John Muir, the famed Scottish-American naturalist and “Father of the National Parks,” once wrote that only in the wilderness could he find his soul.
Like Muir, artist Bill Iles turns to the swamps and forests of Southwest Louisiana as a refuge of beauty and serenity in a chaotic and troubled world.
“I don’t paint what you see in nature because nature is too confusing,” says Iles, who lives in Lake Charles with his long-time partner and fellow artist Amanda Hext. “I’m trying to present some underlying sense of order to a world of disorder. I find great solace in nature and the woodlands and swamps around where I have spent most of my life.”
As a result, his landscapes are more impressions than reality, even allegories of his own personal journey.
Born in 1943 in Dry Creek, Iles is an accomplished painter who taught art at McNeese State University in Lake Charles for over 30 years. His work, which has won numerous awards, has appeared in hundreds of solo and group exhibitions at art galleries in Louisiana and Texas. Accolades aside, Iles’ paintings are soul-cleansing expressions of an earlier time and place.
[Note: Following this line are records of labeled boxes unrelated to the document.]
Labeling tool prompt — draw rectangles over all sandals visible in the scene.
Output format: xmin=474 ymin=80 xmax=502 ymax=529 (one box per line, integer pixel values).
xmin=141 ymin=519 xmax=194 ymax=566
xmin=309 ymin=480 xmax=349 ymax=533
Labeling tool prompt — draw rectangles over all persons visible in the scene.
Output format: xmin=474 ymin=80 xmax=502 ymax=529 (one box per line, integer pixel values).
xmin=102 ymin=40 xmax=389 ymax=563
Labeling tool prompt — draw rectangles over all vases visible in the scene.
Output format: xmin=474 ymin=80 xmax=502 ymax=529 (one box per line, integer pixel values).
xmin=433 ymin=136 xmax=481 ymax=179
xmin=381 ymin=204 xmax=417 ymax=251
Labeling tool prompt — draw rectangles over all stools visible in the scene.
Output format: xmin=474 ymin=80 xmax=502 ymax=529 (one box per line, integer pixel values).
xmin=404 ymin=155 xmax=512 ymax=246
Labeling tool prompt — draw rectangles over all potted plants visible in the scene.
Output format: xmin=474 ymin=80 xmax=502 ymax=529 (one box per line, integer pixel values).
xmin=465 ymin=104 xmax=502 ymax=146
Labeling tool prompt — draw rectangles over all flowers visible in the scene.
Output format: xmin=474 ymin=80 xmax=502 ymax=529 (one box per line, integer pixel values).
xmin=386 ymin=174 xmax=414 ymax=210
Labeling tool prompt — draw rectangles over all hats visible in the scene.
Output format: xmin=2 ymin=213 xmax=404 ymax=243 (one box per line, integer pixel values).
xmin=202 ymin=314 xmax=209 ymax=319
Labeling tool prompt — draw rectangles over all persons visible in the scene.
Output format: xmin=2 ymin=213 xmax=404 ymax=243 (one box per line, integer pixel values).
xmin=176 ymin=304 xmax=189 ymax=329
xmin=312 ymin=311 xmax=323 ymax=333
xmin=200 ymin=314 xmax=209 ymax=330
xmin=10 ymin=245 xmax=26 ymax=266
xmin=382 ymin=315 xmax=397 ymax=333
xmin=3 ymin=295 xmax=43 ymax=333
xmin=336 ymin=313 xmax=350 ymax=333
“When I go out in the swamps around Lake Charles,” Iles says, “I just spend time looking and taking in the feeling of the woodlands. I fully realize that nature is a harsh world with an underlying survival of the fittest world, but I have no great desire to paint that world. I am more interested in creating scenes that are places of light and harmony.”
To create these visual illusions, Iles uses sketches and photographs to “flush out the nuances” of plant life found in the landscape. With brushes and paints, he then plays with light and shadows and contrasting colors, textures and brush strokes to create visual tensions to force viewers’ eyes deep into his imaginary forests. Muted beech trees in the foreground of his paintings act almost as barriers that viewers much breach before emerging into the bright sunlight.
“I sort of invent the painting as I work,” he says. “I have often found myself lost in the painting just as in nature you can be lost in the woods. As I’m working, I am in touch with a lifetime of memories of the woods. I find myself creating my own version of the world or my idealistic vision of my world.”
To remind him of that “idealistic vision,” a passage from T.S. Eliot’s poem “The Waste Land” hangs on his studio wall, “The end of all our exploring will be to arrive where we started and to know the place for the first time.”
With each painting, Iles returns to that place for the first time.